> _What you are asked to do_
Each line of the material should be set down exactly. Pictures are not part of the copy.

> _Record set_
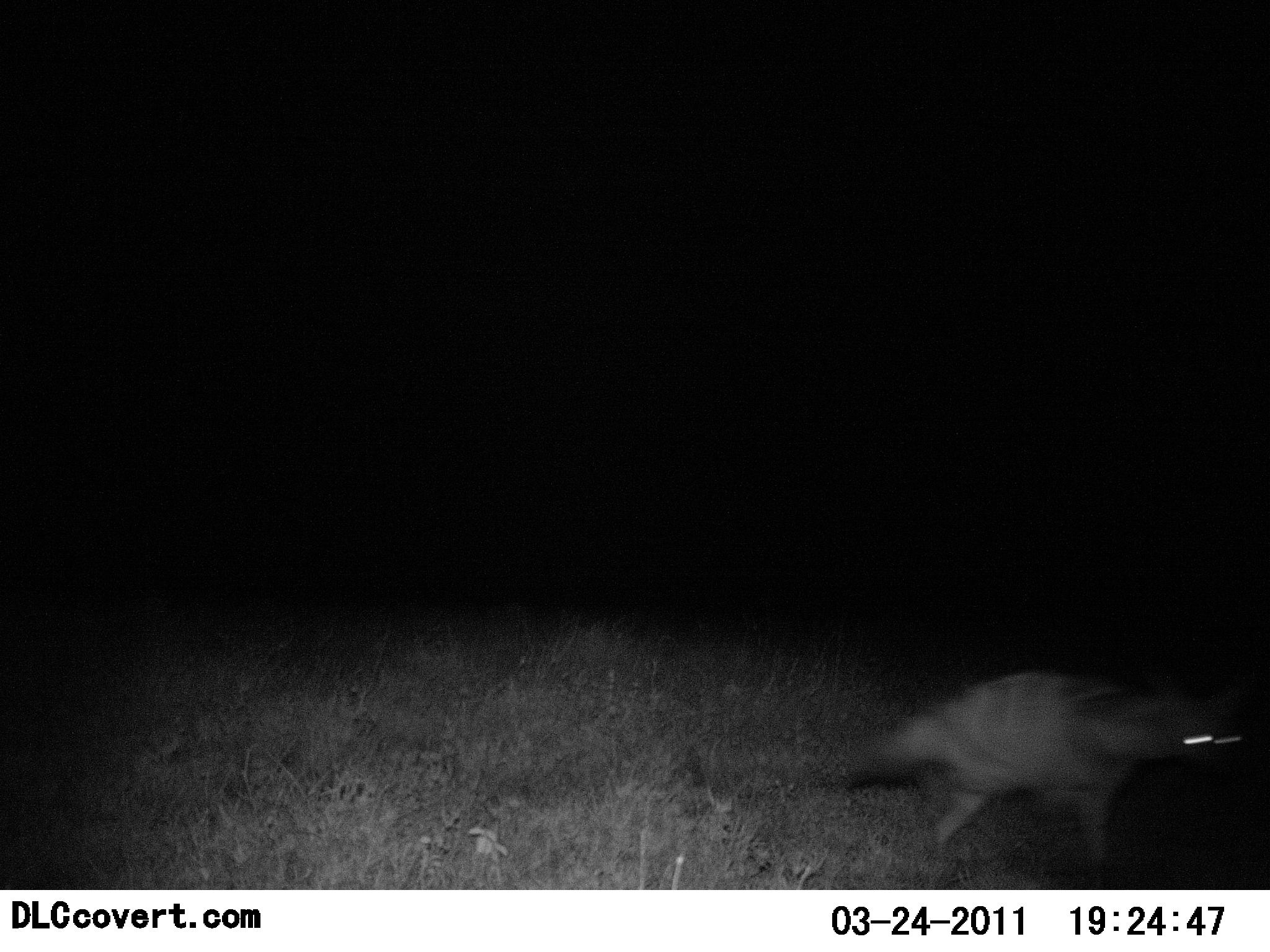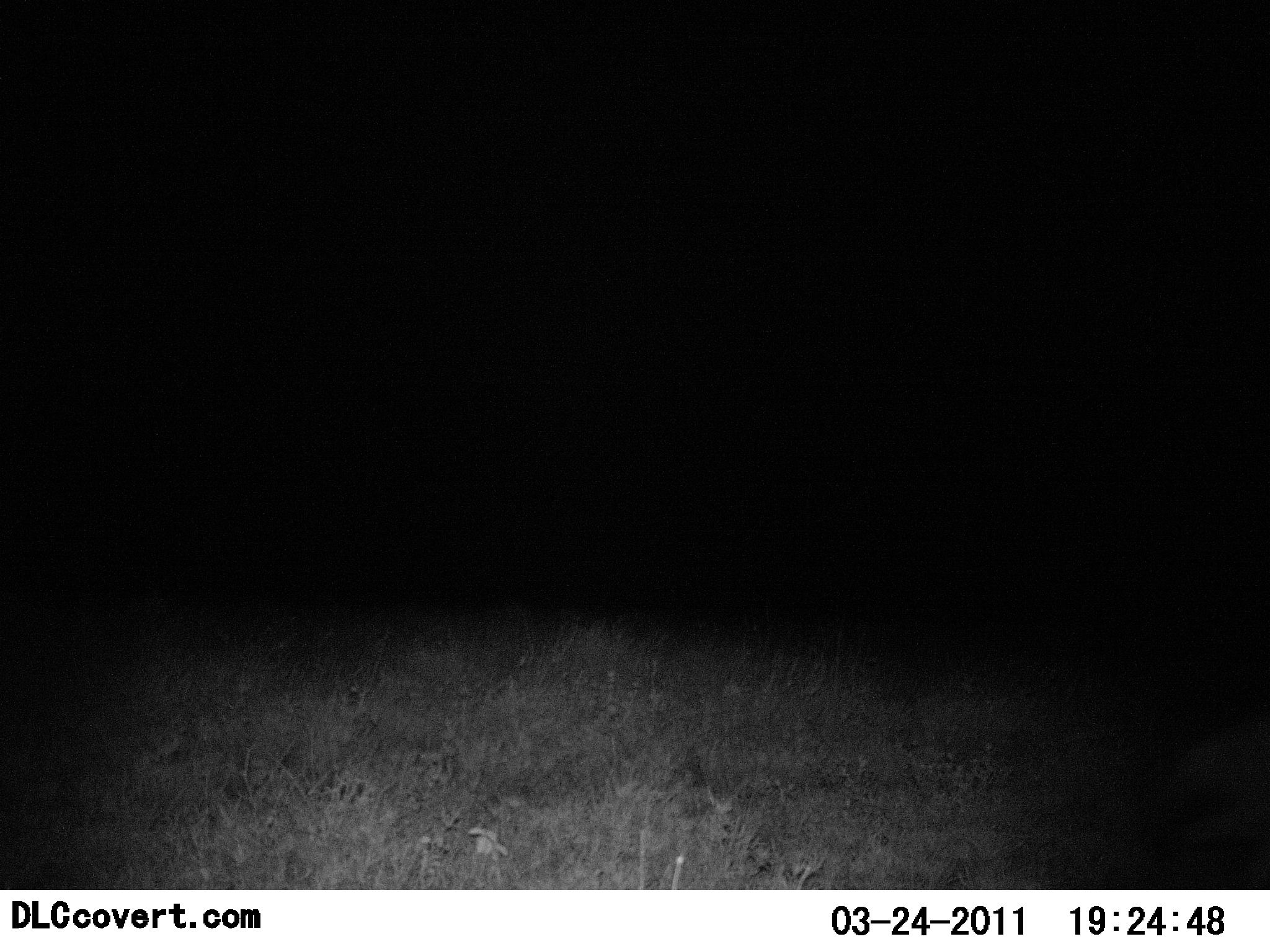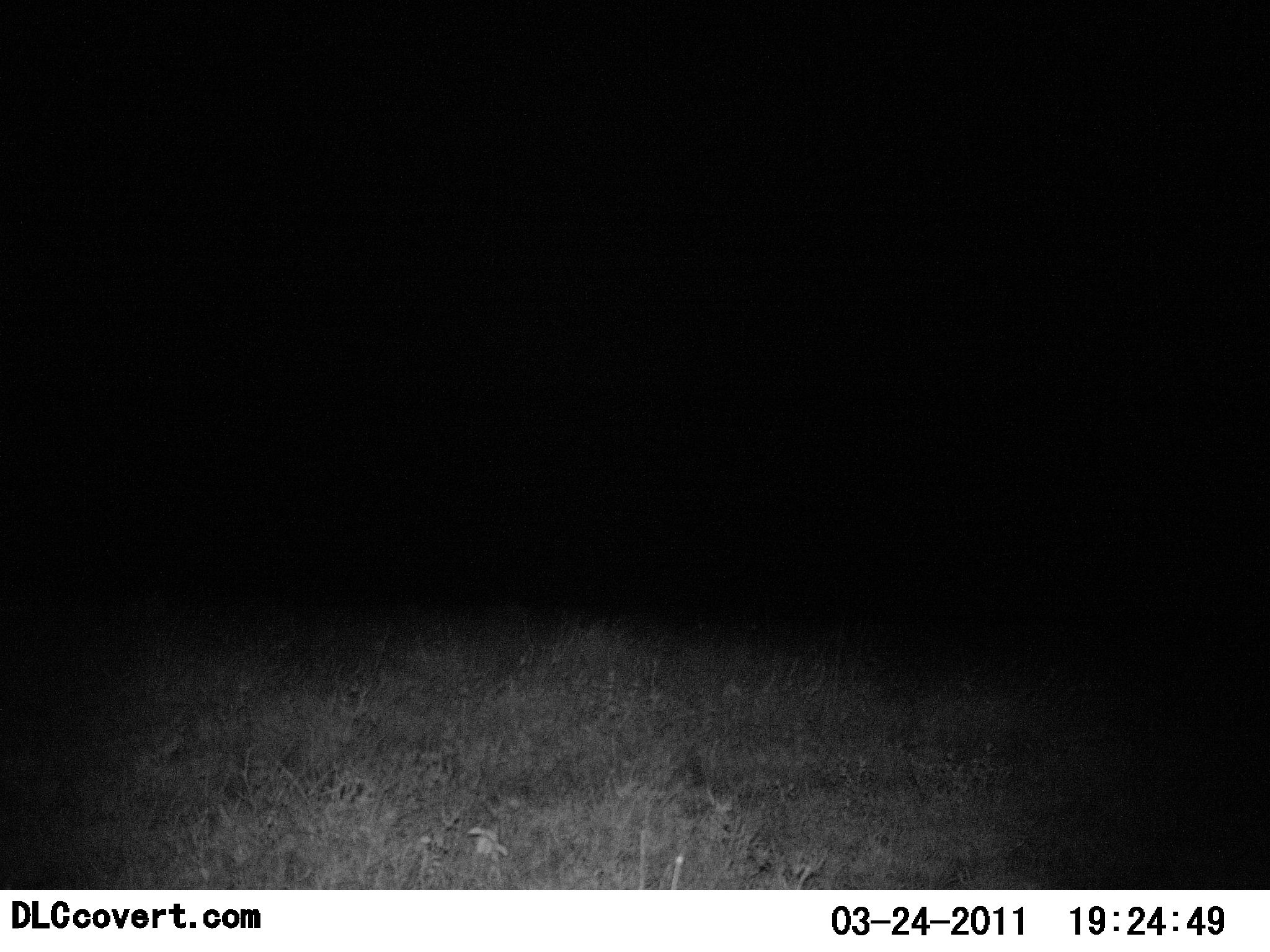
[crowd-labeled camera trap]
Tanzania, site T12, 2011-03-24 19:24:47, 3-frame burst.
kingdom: Animalia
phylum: Chordata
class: Mammalia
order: Carnivora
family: Hyaenidae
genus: Hyaena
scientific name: Hyaena hyaena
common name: striped hyena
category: hyenastriped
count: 1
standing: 0%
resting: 0%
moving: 100%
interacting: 0%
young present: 0%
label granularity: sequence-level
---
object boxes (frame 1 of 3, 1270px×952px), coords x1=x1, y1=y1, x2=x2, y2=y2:
animal: x1=844, y1=651, x2=1251, y2=889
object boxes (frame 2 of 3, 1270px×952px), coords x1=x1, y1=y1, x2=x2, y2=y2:
animal: x1=1134, y1=718, x2=1270, y2=879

> _Your solution_
[crowd-labeled camera trap]
Tanzania, site T12, 2011-03-24 19:24:47, 3-frame burst.
kingdom: Animalia
phylum: Chordata
class: Mammalia
order: Carnivora
family: Hyaenidae
genus: Hyaena
scientific name: Hyaena hyaena
common name: striped hyena
category: hyenastriped
count: 1
standing: 0%
resting: 0%
moving: 100%
interacting: 0%
young present: 0%
label granularity: sequence-level
---
object boxes (frame 1 of 3, 1270px×952px), coords x1=x1, y1=y1, x2=x2, y2=y2:
animal: x1=844, y1=651, x2=1251, y2=889
object boxes (frame 2 of 3, 1270px×952px), coords x1=x1, y1=y1, x2=x2, y2=y2:
animal: x1=1134, y1=718, x2=1270, y2=879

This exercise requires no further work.